The statement might be not true if $f_n$ converges to $0$. Consider $f_n =1/n$ and $g_n = n$.
Otherwise, by assuming $f_n \not \to 0$, there are several flaws in your proof.
When you prove sequence convergence using $\varepsilon$ definition, you start from some $\varepsilon$ and you prove that for a large enough rank $N$, all the term of higher rank are closer to the converging value than $\varepsilon$. $(f_n)$ is convergent and so it is bounded, as you noted. However since $f_n \not \to 0$ you cannot write $|f_n| \le G \varepsilon$ unless $G$ and $\varepsilon$ move around at the same time, not proving anything in the end as $G$ is not fixed at all as you assumed it was. You can only say that $|f_n| \le M$ for some constant $M$. Actually, $G$ is the important parameter of your proof, playing the role of $1/\varepsilon$.

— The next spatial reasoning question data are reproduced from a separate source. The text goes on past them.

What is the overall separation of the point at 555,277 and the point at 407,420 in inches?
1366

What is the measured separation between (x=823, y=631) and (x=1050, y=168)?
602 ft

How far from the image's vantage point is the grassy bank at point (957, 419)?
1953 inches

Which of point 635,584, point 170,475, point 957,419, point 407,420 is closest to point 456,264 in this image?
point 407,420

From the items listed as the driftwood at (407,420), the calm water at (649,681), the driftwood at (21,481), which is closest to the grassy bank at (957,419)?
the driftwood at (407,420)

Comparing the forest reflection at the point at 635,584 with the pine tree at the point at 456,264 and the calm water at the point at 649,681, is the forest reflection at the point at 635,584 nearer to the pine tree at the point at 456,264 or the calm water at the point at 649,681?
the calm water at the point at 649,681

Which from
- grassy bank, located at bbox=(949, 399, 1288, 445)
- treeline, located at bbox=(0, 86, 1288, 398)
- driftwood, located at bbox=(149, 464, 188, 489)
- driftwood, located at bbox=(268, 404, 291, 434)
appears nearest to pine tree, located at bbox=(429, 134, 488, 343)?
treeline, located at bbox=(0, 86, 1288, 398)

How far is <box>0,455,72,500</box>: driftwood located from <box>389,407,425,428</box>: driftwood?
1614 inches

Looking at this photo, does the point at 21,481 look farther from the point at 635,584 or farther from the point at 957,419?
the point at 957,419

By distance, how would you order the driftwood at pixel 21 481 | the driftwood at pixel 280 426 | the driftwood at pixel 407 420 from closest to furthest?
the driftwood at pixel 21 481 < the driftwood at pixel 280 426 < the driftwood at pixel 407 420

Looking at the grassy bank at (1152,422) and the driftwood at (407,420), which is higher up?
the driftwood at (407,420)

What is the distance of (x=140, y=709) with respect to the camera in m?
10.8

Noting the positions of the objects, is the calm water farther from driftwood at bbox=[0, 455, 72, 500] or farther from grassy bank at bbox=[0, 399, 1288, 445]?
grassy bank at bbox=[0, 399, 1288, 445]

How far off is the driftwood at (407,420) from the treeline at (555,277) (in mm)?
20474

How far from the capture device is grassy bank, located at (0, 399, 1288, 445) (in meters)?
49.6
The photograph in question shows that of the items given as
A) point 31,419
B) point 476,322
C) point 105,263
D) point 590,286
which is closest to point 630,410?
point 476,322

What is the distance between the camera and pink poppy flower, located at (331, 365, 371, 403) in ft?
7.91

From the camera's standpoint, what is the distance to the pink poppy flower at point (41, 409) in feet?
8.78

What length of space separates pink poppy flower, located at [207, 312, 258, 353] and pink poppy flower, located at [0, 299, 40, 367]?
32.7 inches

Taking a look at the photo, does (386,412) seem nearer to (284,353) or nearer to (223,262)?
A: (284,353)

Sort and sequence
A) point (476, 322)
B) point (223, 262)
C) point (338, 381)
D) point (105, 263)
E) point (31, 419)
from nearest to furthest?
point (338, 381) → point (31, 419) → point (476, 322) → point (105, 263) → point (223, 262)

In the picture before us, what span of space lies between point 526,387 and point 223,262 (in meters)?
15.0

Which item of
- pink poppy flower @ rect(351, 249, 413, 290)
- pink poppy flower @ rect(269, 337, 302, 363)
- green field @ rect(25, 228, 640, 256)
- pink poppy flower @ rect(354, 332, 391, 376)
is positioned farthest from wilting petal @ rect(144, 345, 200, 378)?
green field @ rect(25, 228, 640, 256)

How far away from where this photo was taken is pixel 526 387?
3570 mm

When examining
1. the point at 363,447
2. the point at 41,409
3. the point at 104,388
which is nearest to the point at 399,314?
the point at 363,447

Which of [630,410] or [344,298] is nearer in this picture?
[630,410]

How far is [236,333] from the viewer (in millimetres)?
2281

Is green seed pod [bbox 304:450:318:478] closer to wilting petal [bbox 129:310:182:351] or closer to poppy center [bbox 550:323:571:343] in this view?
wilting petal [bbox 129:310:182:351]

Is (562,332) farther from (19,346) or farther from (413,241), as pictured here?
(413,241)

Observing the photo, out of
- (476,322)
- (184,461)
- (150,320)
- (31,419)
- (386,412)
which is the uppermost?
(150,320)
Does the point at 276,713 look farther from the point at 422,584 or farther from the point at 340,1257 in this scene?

So here is a proof proposition :
$g_n \to \infty$ implies $1/g_n \to 0$, thus :
$$\forall \varepsilon >0, \exists N, \forall n>N, |1/g_n| <\varepsilon$$
Assume $|f_n| \le M$ and let $\varepsilon >0$.
Thus, for $n>N$:
$$\left| \frac {f_n}{g_n} \right|\le \left| {f_n} \right|\varepsilon \le M \varepsilon.$$
Now let $\varepsilon' = M \varepsilon$. Since $\varepsilon$ is arbitrary, $\varepsilon'$ is too. So for any $\varepsilon'>0$ and for $n$ large enough, $\left| \frac {f_n}{g_n}\right| \le \varepsilon'$ and the sequence $f_n/g_n$ indeed converges to $0$.